* Source text *
────────

Gold Rush, Shanghai, also known by other titles like Gold Rush. The Last Days of Kuomintang, Shanghai, is a black and white photograph taken by Henri Cartier-Bresson in 1948.

History and description
Cartier-Bresson went to China in December 1948, on assignment for Life magazine, initially for a short trip, but ended up staying for a much longer time, as he documented the historical events and the general environment as the Kuomintang government fell while the Chinese Communist Party was about to seize power and to proclaim what would become the People's Republic of China, in 1949.

This is one of the most famous pictures out of the large amount that he took during this period. It was taken in Shanghai, on 23 December 1948, and documents what happened when the currency crashed and the Kuomintang decided to distribute 14 grams of gold by person. This resulted in thousands of people who waited in line to trade the gold for money, often suffocating to the point of death.

────────

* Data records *
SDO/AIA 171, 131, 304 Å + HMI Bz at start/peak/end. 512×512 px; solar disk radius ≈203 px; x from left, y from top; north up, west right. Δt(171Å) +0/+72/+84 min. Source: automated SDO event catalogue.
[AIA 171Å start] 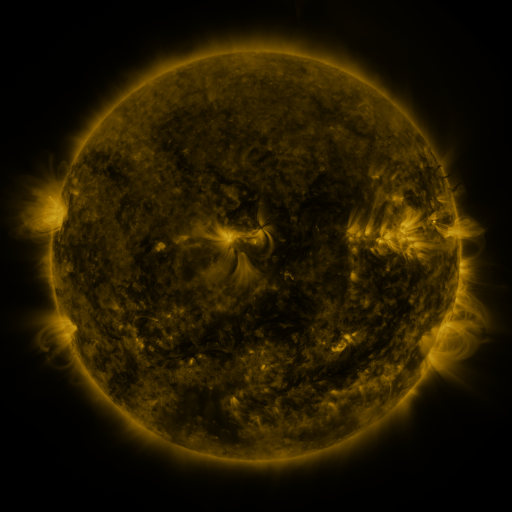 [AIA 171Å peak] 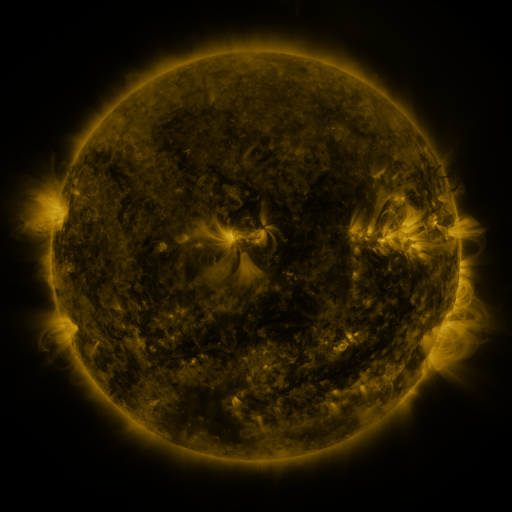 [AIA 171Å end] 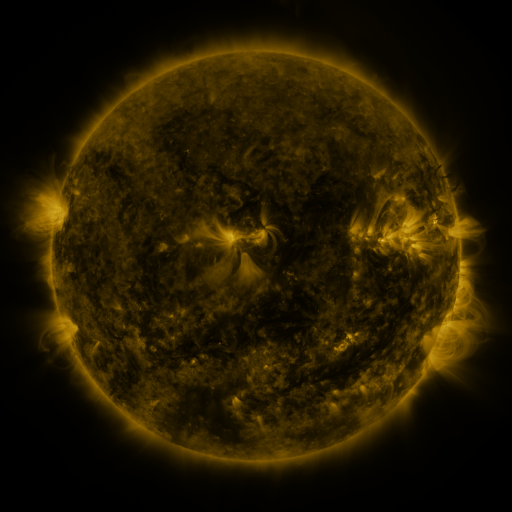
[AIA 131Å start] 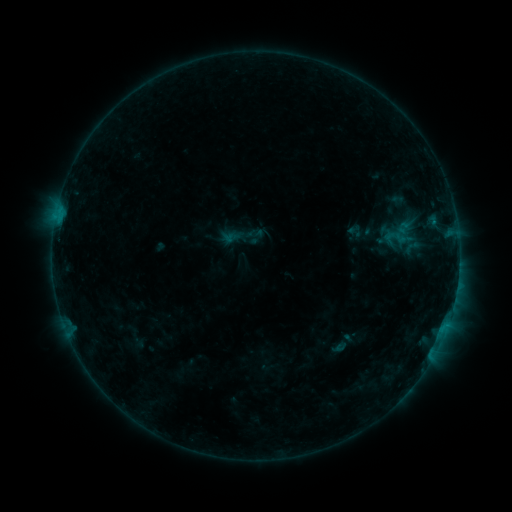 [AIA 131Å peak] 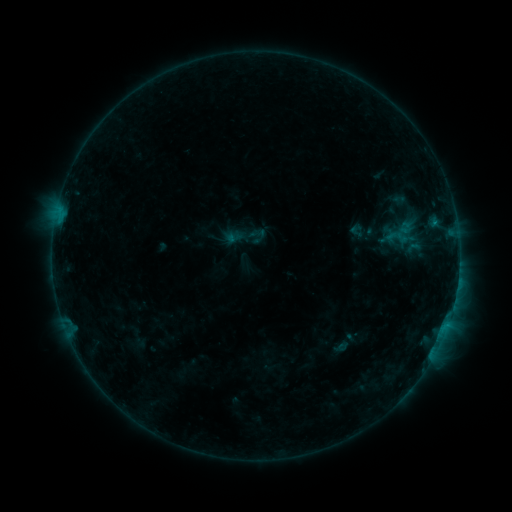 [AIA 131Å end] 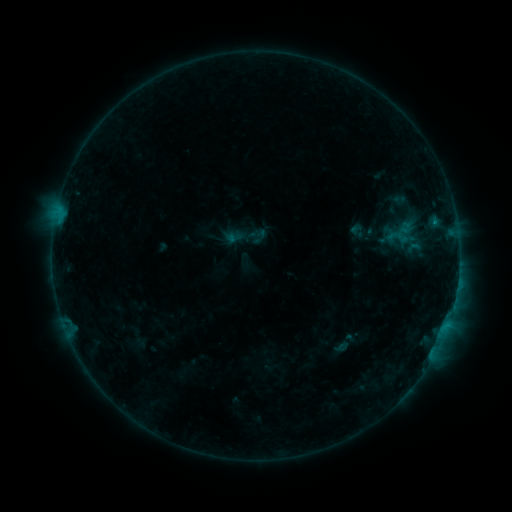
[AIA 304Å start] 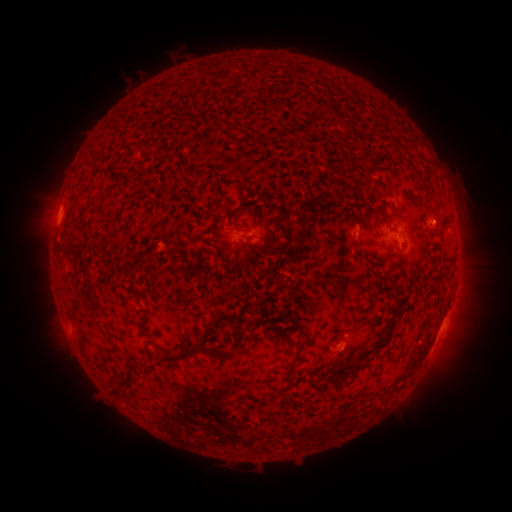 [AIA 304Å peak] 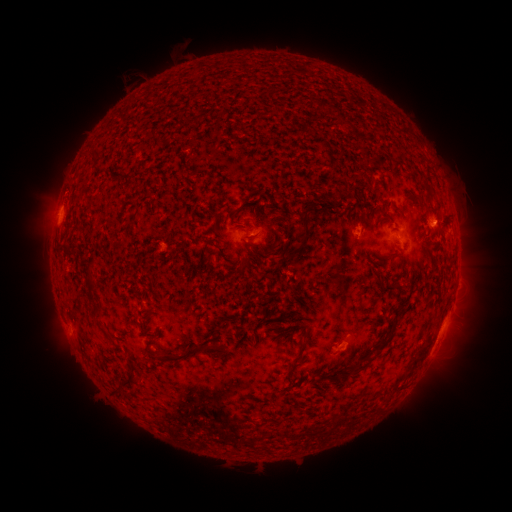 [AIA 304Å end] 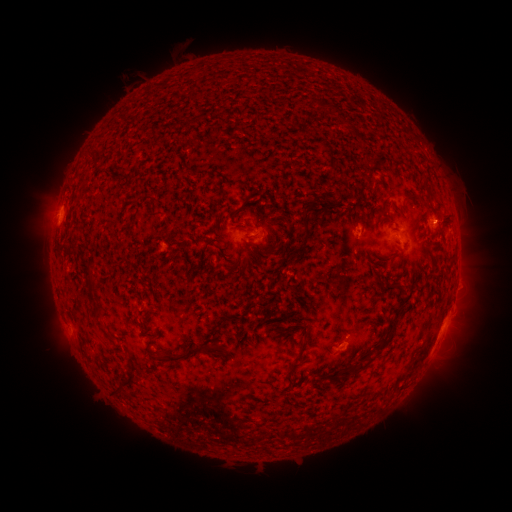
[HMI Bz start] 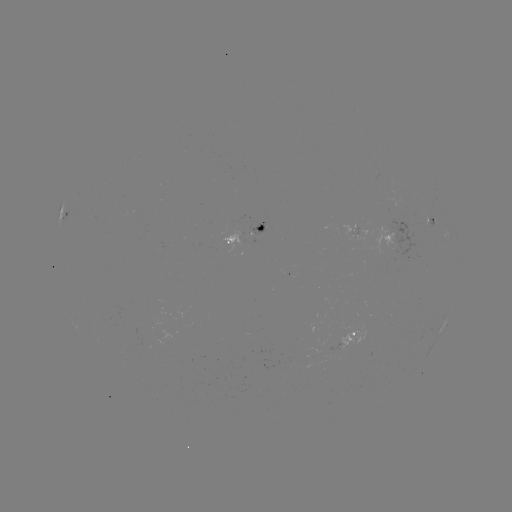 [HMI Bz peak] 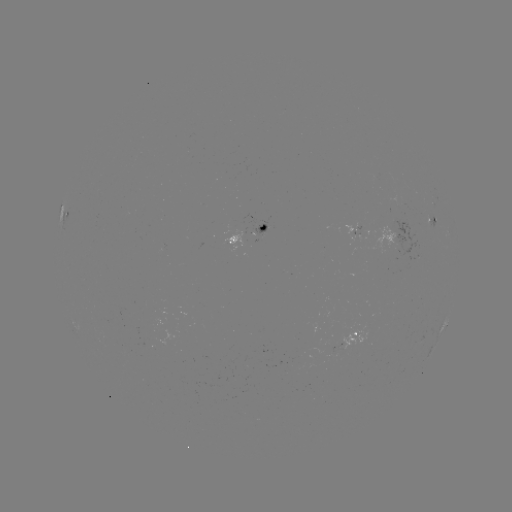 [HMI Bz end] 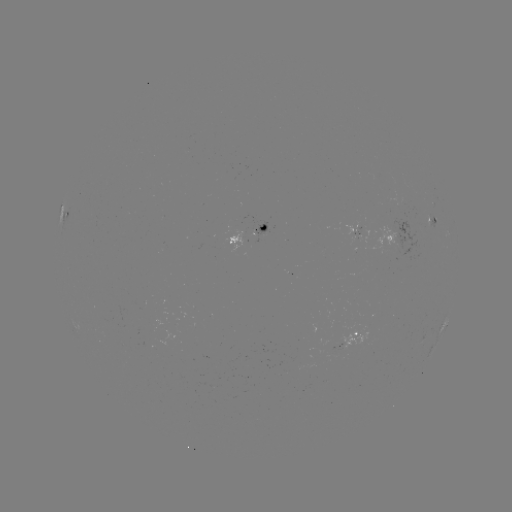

────────

Reproduce word for word the section of the text about the Shanghai photograph that opens with the words containing "Gold Rush, Shanghai, also" and closes with "China, in 1949.".

Gold Rush, Shanghai, also known by other titles like Gold Rush. The Last Days of Kuomintang, Shanghai, is a black and white photograph taken by Henri Cartier-Bresson in 1948.

History and description
Cartier-Bresson went to China in December 1948, on assignment for Life magazine, initially for a short trip, but ended up staying for a much longer time, as he documented the historical events and the general environment as the Kuomintang government fell while the Chinese Communist Party was about to seize power and to proclaim what would become the People's Republic of China, in 1949.